=== GIVEN TEXT ===

We have built a strong financial foundation, the cornerstones of which are maintaining one of the best
liquidity positions and one of the lowest cost structures in the industry. This strong foundation affords us the
ability to expand and profitably grow our route network and our customer offerings as well as the flexibility to
take advantage of market opportunities as they become available, such as the slot auctions in New York and
Washington D.C. during 2011. In 2011, despite rising fuel prices, our ability to attract higher yielding traffic and
execution of our sustainable growth strategy has resulted in a third consecutive year of positive free cash flows,
which we define as cash flows from operations less capital expenditures.
In 2011, we invested in five new owned EMBRAER 190 aircraft and four new owned Airbus A320 aircraft
to our fleet. Even with the addition of these aircraft, all of which were debt financed, our long-term debt balance
only grew by a modest $15 million.

=== DATA ===

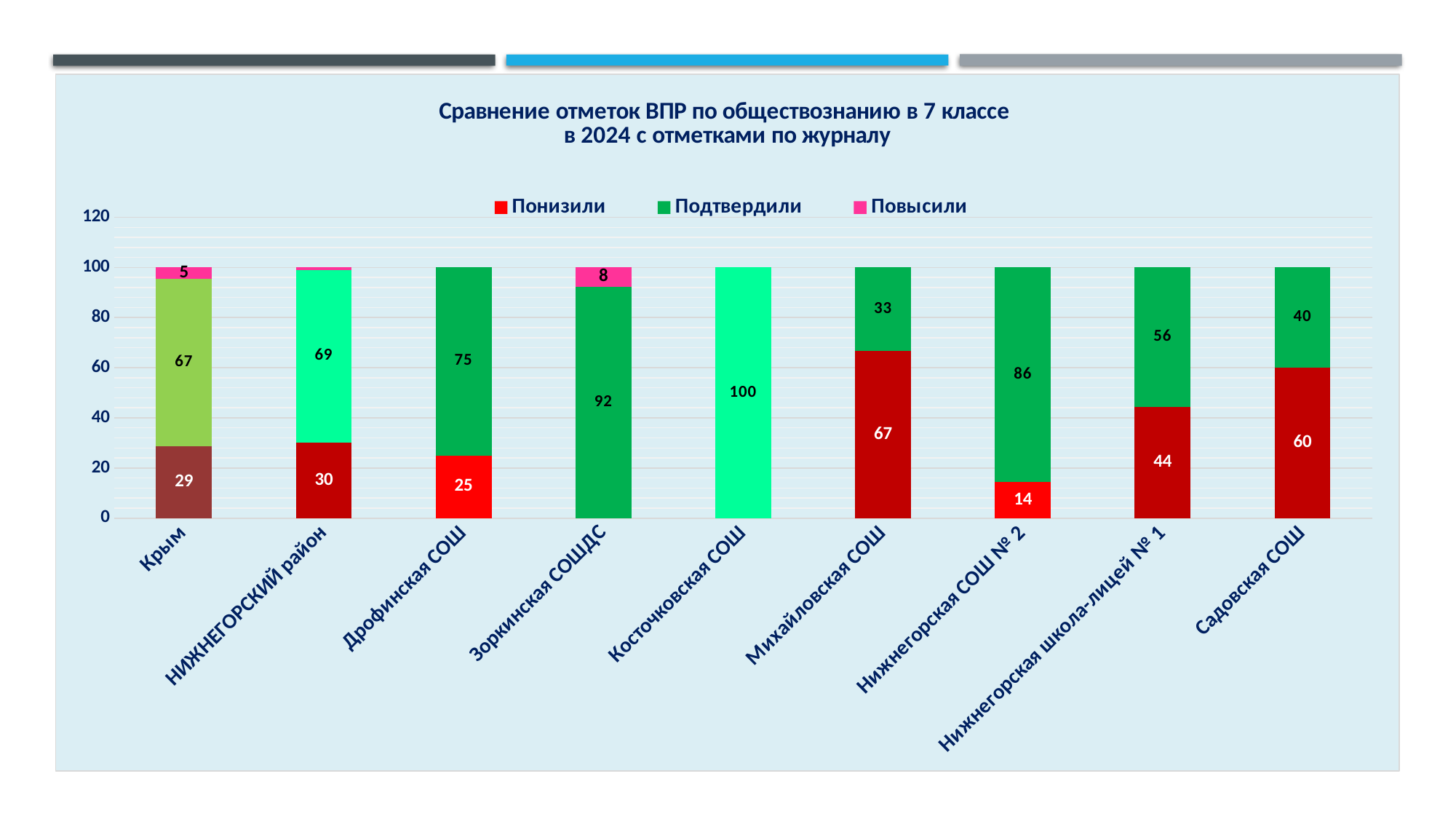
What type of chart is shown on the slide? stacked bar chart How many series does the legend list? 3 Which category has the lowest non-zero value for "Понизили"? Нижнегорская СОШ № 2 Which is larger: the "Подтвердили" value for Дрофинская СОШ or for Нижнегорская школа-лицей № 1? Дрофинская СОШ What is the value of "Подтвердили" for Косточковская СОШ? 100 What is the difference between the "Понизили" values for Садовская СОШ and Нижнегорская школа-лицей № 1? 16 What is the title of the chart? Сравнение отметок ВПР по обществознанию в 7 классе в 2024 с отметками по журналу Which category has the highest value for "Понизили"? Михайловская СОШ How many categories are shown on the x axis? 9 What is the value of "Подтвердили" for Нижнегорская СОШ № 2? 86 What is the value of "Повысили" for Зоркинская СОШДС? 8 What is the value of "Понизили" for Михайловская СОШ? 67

===

TASK INSTRUCTIONS =
In the passage on the airline's 2011 finances, how is free cash flow defined?

EXERCISE RESULT =
Free cash flow is defined as cash flows from operations less capital expenditures.